Monday, August 10, 2009

What's this?

Rain! Yes, I went out and made sure it was raining in every part of the garden. No pictures. The outside seems to be holding its breath so as to not scare away the rain. Enjoy!

Sunday, August 09, 2009

Warning! Petunia at Work

Really... you've been warned! These photos are really bad quality and they might even be a little scary. But if you make it through the first two, the third will leave you with a more pleasant sight.

DH called me out to the garden (I was in the barn hanging a curtain, but more about that later). We saw a sight we've never seen before. Petunia (the snake) at work! She had captured a large slug and was pulling it through the herb bed. Well, I did always assume they were eating slugs.

I didn't want to scare her from her task, so I tried to zoom in without getting too close or taking time to see if it was focused.

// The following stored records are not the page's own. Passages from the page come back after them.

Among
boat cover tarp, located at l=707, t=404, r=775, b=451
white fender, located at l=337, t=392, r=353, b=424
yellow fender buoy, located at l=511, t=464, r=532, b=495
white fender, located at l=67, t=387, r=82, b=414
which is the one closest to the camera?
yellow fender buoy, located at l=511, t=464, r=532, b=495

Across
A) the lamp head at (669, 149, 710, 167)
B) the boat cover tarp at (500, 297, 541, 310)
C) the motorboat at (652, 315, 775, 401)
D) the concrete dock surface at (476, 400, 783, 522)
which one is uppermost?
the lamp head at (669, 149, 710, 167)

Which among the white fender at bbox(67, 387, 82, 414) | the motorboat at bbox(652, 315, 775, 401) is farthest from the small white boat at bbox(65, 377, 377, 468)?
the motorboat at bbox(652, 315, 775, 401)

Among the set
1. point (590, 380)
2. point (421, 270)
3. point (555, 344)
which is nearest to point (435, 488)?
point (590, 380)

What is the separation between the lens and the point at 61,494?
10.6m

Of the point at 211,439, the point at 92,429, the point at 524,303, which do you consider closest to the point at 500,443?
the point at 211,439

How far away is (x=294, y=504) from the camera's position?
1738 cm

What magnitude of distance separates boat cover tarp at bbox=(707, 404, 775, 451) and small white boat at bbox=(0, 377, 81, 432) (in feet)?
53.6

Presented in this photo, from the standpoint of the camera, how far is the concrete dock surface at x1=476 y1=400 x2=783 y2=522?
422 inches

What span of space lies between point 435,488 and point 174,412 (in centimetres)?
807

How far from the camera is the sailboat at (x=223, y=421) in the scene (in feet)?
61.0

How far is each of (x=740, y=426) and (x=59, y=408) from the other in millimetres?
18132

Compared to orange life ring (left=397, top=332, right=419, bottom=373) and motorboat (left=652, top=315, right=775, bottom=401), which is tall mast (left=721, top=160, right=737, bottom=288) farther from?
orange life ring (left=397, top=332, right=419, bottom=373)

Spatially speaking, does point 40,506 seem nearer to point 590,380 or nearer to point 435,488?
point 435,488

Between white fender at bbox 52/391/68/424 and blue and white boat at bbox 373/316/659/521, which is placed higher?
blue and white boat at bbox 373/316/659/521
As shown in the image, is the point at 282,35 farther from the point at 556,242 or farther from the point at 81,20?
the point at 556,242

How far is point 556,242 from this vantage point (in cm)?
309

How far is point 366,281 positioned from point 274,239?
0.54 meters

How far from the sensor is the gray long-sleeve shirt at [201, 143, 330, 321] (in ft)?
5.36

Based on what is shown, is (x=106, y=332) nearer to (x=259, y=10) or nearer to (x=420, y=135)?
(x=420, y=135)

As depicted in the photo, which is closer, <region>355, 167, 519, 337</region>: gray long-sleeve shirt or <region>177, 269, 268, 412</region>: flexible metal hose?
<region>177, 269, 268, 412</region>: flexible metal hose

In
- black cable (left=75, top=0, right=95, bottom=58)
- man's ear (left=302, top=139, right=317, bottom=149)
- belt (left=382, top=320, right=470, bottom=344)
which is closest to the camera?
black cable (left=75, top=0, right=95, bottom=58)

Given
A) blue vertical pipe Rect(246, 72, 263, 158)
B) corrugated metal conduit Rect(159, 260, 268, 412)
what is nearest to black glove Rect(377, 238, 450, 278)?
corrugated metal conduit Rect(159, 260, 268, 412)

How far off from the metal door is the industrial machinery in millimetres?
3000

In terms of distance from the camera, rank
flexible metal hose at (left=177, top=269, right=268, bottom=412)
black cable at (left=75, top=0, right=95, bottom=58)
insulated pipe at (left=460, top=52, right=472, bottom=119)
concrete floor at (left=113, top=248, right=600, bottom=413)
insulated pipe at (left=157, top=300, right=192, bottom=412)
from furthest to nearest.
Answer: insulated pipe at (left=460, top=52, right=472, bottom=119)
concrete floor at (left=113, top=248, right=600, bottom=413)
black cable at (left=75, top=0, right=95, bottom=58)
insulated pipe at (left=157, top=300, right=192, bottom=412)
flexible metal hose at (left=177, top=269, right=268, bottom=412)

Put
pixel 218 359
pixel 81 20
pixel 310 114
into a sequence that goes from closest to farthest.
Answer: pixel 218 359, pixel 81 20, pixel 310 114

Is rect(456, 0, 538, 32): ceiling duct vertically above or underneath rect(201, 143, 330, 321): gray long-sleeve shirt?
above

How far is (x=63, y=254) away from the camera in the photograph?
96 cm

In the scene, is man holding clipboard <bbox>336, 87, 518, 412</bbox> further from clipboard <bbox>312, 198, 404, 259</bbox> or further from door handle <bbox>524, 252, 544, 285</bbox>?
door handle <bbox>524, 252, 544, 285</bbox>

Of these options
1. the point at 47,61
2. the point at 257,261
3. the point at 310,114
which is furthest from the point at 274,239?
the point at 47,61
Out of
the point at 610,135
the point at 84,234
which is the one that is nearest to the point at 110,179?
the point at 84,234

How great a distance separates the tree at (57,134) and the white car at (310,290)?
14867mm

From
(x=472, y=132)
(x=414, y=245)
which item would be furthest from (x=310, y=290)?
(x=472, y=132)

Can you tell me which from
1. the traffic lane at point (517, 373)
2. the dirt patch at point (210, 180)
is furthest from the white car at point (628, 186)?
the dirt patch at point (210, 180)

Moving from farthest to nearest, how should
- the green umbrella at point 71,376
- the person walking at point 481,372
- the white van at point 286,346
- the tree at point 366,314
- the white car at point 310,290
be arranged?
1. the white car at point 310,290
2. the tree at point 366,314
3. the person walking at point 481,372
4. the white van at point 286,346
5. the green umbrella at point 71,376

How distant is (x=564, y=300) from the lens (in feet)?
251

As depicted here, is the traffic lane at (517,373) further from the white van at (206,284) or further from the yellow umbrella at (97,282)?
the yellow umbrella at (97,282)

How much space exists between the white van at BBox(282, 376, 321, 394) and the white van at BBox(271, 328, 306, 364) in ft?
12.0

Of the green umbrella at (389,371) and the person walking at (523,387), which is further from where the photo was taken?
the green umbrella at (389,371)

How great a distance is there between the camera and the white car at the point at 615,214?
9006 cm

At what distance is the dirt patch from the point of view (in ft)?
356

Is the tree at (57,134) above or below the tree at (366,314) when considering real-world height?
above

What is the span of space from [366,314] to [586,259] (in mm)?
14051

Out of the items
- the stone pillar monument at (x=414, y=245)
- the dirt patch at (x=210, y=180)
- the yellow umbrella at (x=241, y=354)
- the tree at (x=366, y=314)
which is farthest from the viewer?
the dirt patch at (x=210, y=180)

In the middle of the photo you will see the spotted slug and the striped Petunia. The slug is bigger around than Petunia. She has it in her mouth about in the middle of the slug.


Below, even a worse photo, but looks for the spotted slug and the striped Petunia.

Later, I checked this bed again and heard dry leaves rustling. Two smaller Petunias where scouting around. I take it that the big slug hunter wouldn't share and sent them off to find their own slugs. Who am I to complain.

Ahhh.... I just cannot get enough of the echinacea color this year (& the drunk bees).

Saturday, August 08, 2009

August Garden Photos

A nice cool, gray day for a little garden clean up. I actually hoped these plans would bring on the rain, but no luck. I removed the peas after last week's heat ended any remaining harvest. Also removed many huge borage plants that were just too darn big &/or finished blooming. The other side of the blue trellis (photo left) has a cucumber plant that reached the top. The one on this side isn't there yet. Click on this link: Garden-Monthly Photos , to see other months.


Above, the pumpkin patch. A young visitor made this sign for me 4 years ago. I've hung it up by the entry to the pumpkin patch to keep the pumpkins inspired. There are some large pumpkins underway, but only one or two on each plant so far.

The greenhouse has only had basil, peppers and a tomato during the summer. The heat last week about did in the tomato and sent the basil into flowers. I don't know if it is this warm summer or the extra heat in the greenhouse, but the basil has been going strong all summer.

And I just discovered this lilac sweet pepper in the greenhouse! I had seen some small green peppers already, but hadn't seen this one yet.

Thursday, August 06, 2009

Garden Dish


A few years ago I found this plate at my favorite charity shop. I put it in the garden to water birds or critters who happened to find it (maybe even Petunia). I could tell how much rain was still in the garden by the water in the plate.

In the heat of this summer, though, it frequently dried out. Now I've scooted it under one of the soaker hoses. Based on how it fills up and dries out, it give me perspective on the water situation. I don't know if birds find it, but assorted insects think it is just right.

Tuesday, August 04, 2009

Pretty Patty

Pattypan squash are the perfect size for dinner... and so darn cute!
There are lots of blossoms, so hopefully more patties are not far behind.

Sunday, August 02, 2009

Bee Careful!

The bees were in a frenzy yesterday, especially around the echinacea. There were often 2, 3 or even 4 bees on a flower at a time.

You might not be able to tell, but there are two bumble bees and a honeybee (I think) in that squash blossom.

Later in the evening, I noticed many bees crashing out for the night on the flowers. Maybe the hot weather has made the echinacea especially intoxicating to them.

Notice the poor little guy with his feet up in the air! He was still moving an antenna, so I turned him over. Still, it may have been his last night. He looked like he'd had many a trip through the garden, so maybe this going out in high bee style.

I did look to see if the spider in this link might have been the cause. Unless the spider was off stalking others while this guy faded, I didn't find evidence of the spider at work.